Powerful investment banks such as Goldman Sachs (GS.N) and Morgan Stanley (MS.N) had access to a raft of measures to prop up markets during the 2008 credit meltdown, but the Federal Reserve had little say over them.
“I am just a little worried about being taken advantage of here,” Richard Fisher, head of the Federal Reserve Bank of Dallas, said in a March 2008 conference call of the Fed’s policy-setting Federal Open Market Committee (FOMC).
“The question is, what do we get in return, and how do we make sure that, since we are not the regulator of these dealers, there is indeed discipline?” the transcripts show Fisher as saying.
That concern foreshadowed later efforts to do away with the expectation that the fear of a financial meltdown would force governments to always stand behind banks in a crisis, something that Wall Street critics say can encourage reckless behavior.
The 2010 Dodd-Frank Wall Street reform law prohibits taxpayer-funded bailouts of “too-big-to-fail” banks, but some politicians have pushed for further measures to ensure there is not a repeat of the crisis-era bailouts.
The Fed, which is still dealing with fallout from the crisis and the 2007-2009 recession, released transcripts of all 2008 meetings of its FOMC on Friday after the typical five-year lag.
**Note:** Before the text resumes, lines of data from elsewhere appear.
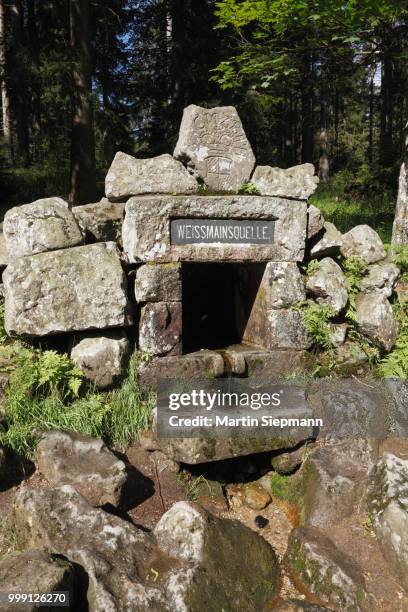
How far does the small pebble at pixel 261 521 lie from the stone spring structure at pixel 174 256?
1.58 meters

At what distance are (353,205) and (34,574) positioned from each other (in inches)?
517

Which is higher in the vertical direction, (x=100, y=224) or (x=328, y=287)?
(x=100, y=224)

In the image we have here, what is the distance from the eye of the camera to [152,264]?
5.25m

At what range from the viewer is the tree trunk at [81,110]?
998 cm

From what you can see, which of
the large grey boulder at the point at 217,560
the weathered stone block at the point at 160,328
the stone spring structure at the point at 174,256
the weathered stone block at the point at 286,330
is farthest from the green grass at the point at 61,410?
the weathered stone block at the point at 286,330

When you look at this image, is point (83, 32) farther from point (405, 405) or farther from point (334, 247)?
point (405, 405)

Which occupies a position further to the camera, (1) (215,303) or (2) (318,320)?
(1) (215,303)

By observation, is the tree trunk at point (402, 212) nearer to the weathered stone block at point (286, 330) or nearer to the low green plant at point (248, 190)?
the weathered stone block at point (286, 330)

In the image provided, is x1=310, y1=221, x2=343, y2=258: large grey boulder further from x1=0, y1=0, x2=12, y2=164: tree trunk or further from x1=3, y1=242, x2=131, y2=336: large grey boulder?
x1=0, y1=0, x2=12, y2=164: tree trunk

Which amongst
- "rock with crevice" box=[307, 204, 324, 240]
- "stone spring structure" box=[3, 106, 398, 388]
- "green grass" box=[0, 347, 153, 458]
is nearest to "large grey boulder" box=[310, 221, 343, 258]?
"stone spring structure" box=[3, 106, 398, 388]

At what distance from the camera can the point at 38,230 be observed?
5.17 metres

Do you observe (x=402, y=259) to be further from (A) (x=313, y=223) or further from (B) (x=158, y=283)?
(B) (x=158, y=283)

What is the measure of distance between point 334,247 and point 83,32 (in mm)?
7749

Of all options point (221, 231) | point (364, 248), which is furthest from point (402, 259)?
point (221, 231)
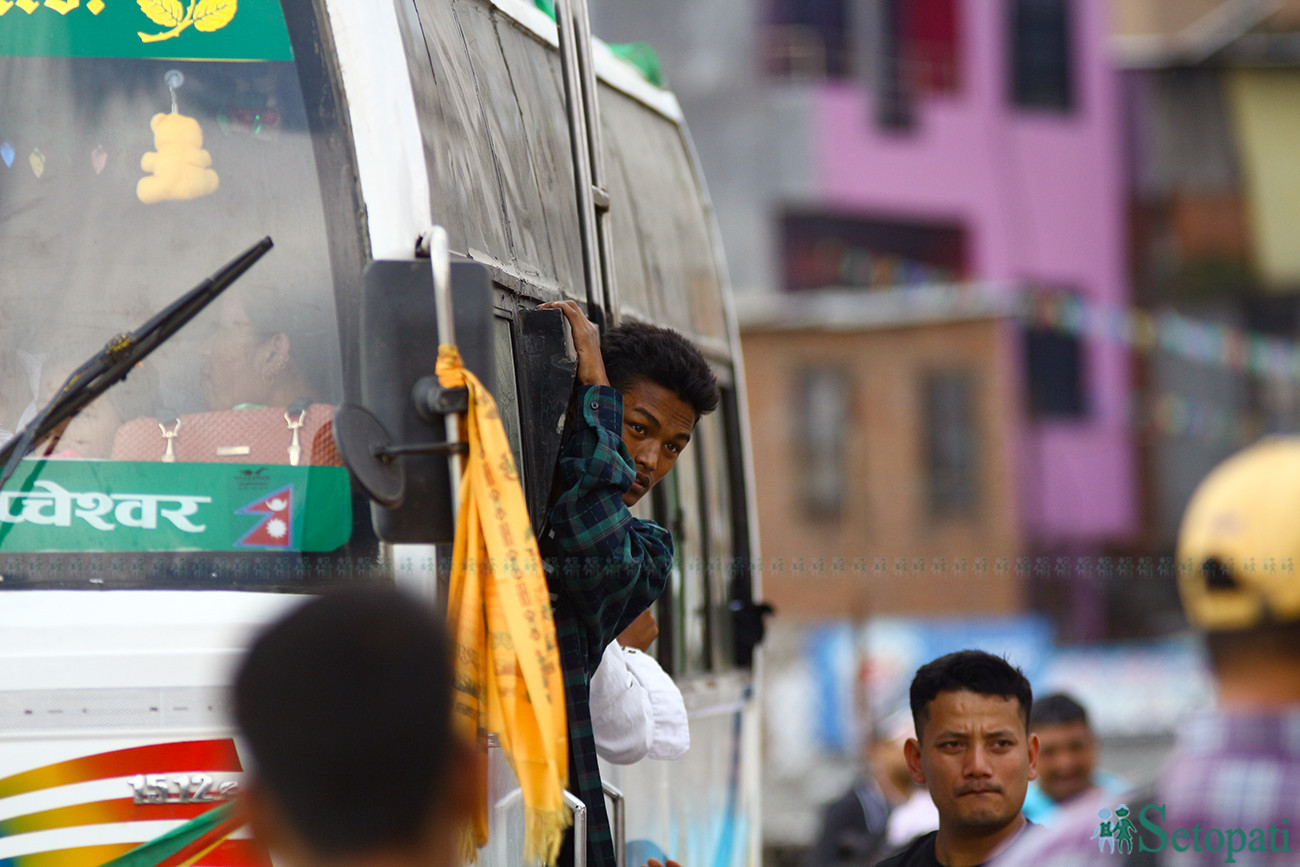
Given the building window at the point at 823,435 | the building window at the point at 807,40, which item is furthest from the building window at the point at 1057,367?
the building window at the point at 807,40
The U.S. Securities and Exchange Commission oversaw the securities activities of the biggest investment banks in 2008, and only monitored the parent companies through a voluntary system known as the “Consolidated Supervised Entities” program.
While Wall Street investment banks were not regulated by the Fed, they could participate in the central bank’s emergency measures to provide them with more collateral and to prop up short-term lending and prevent a further spreading of panic.
“My concern is that the safety-and-soundness disciplines that we apply don’t appear to be applied to these broker-dealers,” the Dallas Fed’s Fisher said at the March meeting.
During that year, the independent investment banks all succumbed to the crisis in rapid succession. Bear Stearns was rescued by JPMorgan (JPM.N) in March, while Lehman Brothers went bankrupt in September, setting off a global panic.
Also that month, Merrill Lynch was bought by Bank of America (BAC.N), while Morgan Stanley and Goldman Sachs changed their legal status to become bank holding companies, putting them under Fed oversight.
In the months leading up to the Lehman bankruptcy, the Fed and the SEC signed an agreement to share information on supervising the broker-dealers, but some policymakers were already saying more was needed.
“We have an opportunity to start with a blank sheet of paper, with four institutions over the period, and figure out how to be really, really good regulators,” Kevin Warsh, then a Fed board governor, said in a June 24 meeting.
Some also were worried about the increased concentration of the U.S. financial industry, as several players fell away or were gobbled up by larger banks, saying this added to the too-big-to-fail problem.
Dodd-Frank cracks down on big banks through tough capital and liquidity standards, and gives the Fed greater power over the largest financial firms. The law also requires them to craft plans, known as living wills, showing how they could go through bankruptcy rather than being bailed out in a crisis.